Replication copies and distributes data from a primary server called “publisher” to secondary servers called “subscribers.” Subscribers are updated when the publisher is. This method can allow for load balancing and offline processing. There are three different types of replication: Merge, Snapshot, and Transaction. Merge involves both the publisher and subscriber being able to change data on the SQL. In case this leads to conflicting data, a merger agent steps in to correct things, updating everything to match the publisher. Snapshot involves the publisher making a copy of itself distributing it to the subscriber.
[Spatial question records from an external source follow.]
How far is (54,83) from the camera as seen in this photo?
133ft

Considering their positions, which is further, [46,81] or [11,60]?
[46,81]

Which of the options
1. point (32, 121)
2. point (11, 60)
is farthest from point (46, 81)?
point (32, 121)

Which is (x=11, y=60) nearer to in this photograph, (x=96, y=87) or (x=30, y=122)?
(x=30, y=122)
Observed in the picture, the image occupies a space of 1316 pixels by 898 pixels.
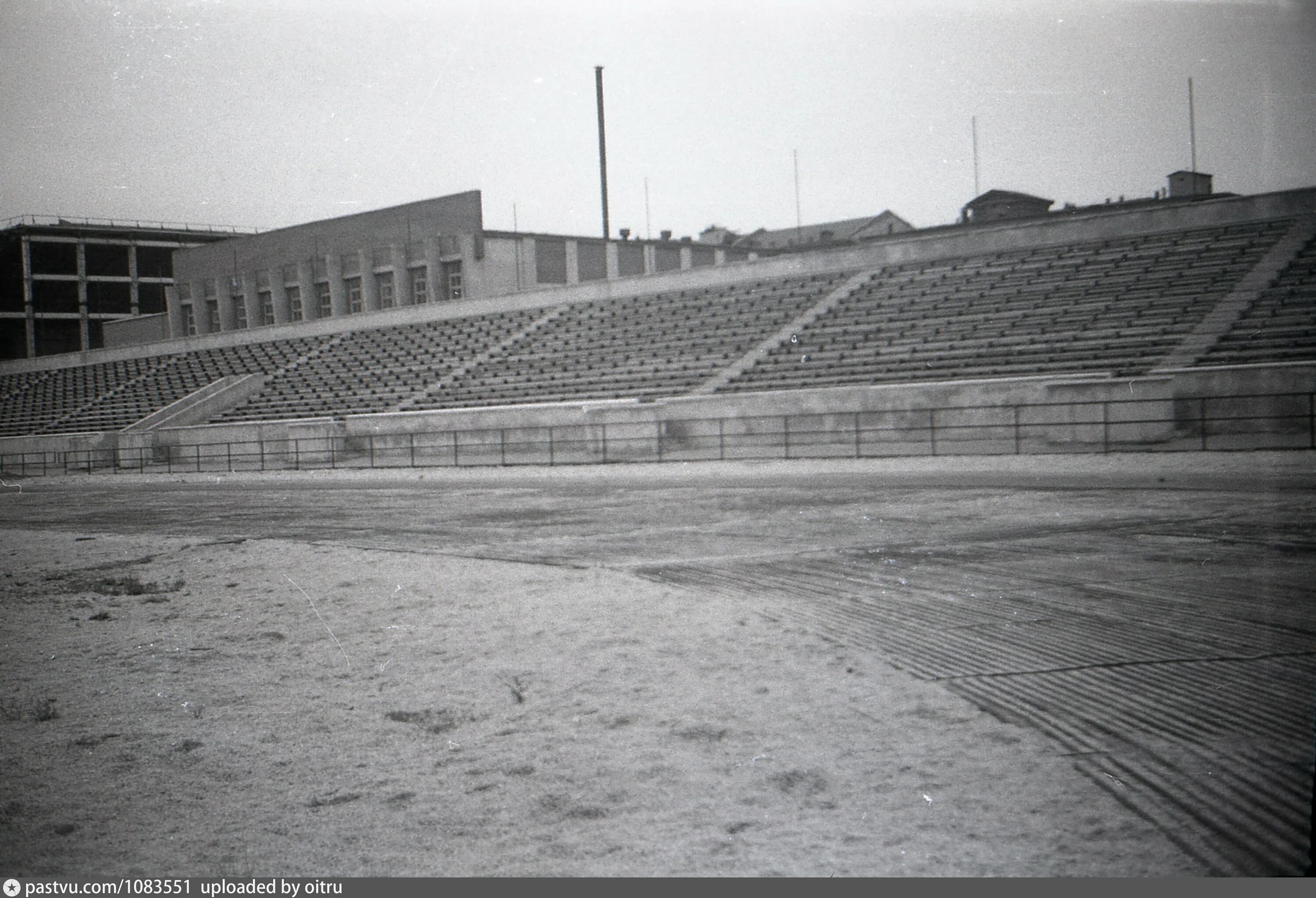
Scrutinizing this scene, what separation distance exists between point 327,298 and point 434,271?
30.0ft

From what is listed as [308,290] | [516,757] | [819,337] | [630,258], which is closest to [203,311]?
[308,290]

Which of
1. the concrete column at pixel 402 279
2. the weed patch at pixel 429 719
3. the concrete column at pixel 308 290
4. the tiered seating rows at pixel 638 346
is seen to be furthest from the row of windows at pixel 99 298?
the weed patch at pixel 429 719

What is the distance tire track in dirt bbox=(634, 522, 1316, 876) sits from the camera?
143 inches

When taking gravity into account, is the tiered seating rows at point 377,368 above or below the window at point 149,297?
below

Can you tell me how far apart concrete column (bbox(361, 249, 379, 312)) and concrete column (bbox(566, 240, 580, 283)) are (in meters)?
10.9

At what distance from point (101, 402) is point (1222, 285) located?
43.8 meters

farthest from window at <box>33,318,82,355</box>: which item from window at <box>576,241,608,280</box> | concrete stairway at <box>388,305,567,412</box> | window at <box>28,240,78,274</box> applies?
concrete stairway at <box>388,305,567,412</box>

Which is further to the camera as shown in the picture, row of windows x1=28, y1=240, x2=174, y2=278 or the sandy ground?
row of windows x1=28, y1=240, x2=174, y2=278

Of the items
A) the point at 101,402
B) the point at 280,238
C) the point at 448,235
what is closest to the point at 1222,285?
the point at 448,235

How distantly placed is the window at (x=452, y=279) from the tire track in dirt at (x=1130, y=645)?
145 feet

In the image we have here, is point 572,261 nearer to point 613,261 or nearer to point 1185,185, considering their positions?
point 613,261

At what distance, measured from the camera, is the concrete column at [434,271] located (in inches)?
2039

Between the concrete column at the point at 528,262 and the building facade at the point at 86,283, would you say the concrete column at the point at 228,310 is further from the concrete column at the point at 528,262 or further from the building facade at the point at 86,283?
the concrete column at the point at 528,262

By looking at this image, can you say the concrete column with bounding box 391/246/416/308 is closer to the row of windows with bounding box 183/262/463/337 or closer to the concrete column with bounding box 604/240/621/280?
the row of windows with bounding box 183/262/463/337
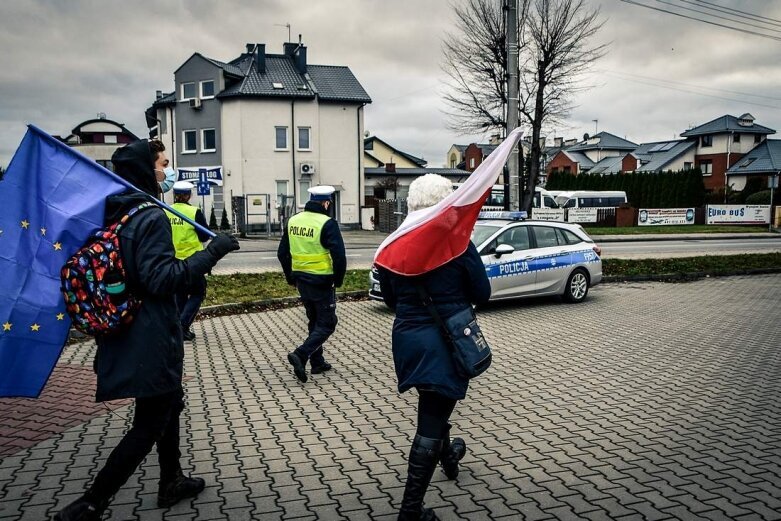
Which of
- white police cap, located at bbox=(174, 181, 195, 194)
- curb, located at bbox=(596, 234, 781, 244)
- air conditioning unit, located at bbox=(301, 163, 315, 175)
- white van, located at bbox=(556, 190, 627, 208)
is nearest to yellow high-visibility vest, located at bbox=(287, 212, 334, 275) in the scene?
white police cap, located at bbox=(174, 181, 195, 194)

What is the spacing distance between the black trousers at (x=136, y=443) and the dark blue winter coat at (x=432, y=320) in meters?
1.33

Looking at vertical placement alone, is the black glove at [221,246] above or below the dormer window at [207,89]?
below

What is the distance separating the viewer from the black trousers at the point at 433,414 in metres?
3.66

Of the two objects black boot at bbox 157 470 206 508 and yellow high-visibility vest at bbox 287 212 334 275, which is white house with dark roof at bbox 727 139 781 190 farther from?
black boot at bbox 157 470 206 508

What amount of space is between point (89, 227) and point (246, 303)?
8.44 metres

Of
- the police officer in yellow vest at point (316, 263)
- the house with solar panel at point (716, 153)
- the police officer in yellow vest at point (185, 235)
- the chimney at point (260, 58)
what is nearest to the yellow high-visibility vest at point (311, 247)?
the police officer in yellow vest at point (316, 263)

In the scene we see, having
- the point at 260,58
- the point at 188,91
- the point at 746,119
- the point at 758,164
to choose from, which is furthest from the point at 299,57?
the point at 746,119

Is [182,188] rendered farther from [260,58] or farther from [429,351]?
[260,58]

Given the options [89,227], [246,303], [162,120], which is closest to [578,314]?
[246,303]

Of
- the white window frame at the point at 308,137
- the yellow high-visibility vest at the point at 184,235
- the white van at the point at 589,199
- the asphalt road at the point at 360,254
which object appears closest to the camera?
the yellow high-visibility vest at the point at 184,235

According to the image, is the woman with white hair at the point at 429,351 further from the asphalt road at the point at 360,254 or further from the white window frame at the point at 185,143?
the white window frame at the point at 185,143

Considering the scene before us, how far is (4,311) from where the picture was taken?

Transaction involves an agent making changes to the subscriber so that it lines up with the publisher.
Log shipping automatically copies log transactions on the primary, or production, server and transfers it to the secondary “warm” server (“warm,” like the passive servers mentioned in data mirroring). The process moves in three steps: creating a transaction log copy, providing the secondary servers with this log transaction copy, and then updating the secondary servers to display the copy.
Finally, the Backup and Restore method. This one is basic and generally kept in the back pocket should other methods not work out. It involves two steps: backing up SQL server data and restoring SQL server data. Using this method involves sending the backup data offsite. Once it arrives at the offsite location, the backup is tested to make sure that none of the data is corrupted in any way. There are four different types of backup methods to choose from—full backup, partial backup, differential backup, and transaction log backup. How the data is handled offsite depends on the chosen backup method.